# Genevieve's 1950 Mercury Police Car



## scottnkat (May 11, 2006)

Well, enough time has passed that Gen decided it was time to do another model. She is doing the snap-together 1950 Mercury Police Car shown below: :tongue:


----------



## scottnkat (May 11, 2006)

She has decided (as usual) that she does not want it to be the same colors as shown on the box. This one will be blue on blue. She is brush painting the interior and will be spray painting the body. She started today by doing the first coat on the interior tub. 










The interior will be dark blue and black with blue flocking for the carpeting (she does love flocking).


----------



## scottnkat (May 11, 2006)

She wanted me to let everyone know that she is excited about this - it is her first model since she got her own paint set from her brother for her birthday.


----------



## s.moe (Jul 18, 2011)

Hey,, Genevieve.....I'm so glad to see that your starting another Build.....And that your going to use those new paint's.....I'll be looking forward to seeing what special thing's you do to it.....Catch you later....

MOE


----------



## CorvairJim (Dec 16, 2011)

You're off to a great start, Genevieve.

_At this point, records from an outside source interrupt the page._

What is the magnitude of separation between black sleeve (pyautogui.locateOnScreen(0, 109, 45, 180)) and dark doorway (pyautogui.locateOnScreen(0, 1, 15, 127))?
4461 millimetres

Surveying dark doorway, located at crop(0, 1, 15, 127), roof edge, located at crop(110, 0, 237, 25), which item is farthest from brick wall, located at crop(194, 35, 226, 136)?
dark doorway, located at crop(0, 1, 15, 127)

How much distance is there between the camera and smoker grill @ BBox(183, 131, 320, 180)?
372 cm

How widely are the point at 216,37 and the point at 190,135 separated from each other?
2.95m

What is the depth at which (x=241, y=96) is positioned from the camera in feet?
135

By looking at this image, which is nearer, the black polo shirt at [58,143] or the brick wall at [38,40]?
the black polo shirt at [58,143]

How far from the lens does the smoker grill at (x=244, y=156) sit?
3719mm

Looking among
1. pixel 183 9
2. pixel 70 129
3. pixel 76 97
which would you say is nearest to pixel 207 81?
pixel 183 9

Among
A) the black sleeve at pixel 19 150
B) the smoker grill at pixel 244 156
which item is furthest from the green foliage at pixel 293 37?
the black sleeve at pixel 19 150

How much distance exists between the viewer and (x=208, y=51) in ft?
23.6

I'll be watching your build too, to see what you have in mind for your version of this classic hot rod Having seen your other models, I'm sure it will turn out great! :thumbsup:


----------



## scottnkat (May 11, 2006)

Gennie says thank you for the comments. She's excited to be building again and will be doing more painting today after school.


----------



## walsing (Aug 22, 2010)

Looking forward to watching her progress on this kit.


----------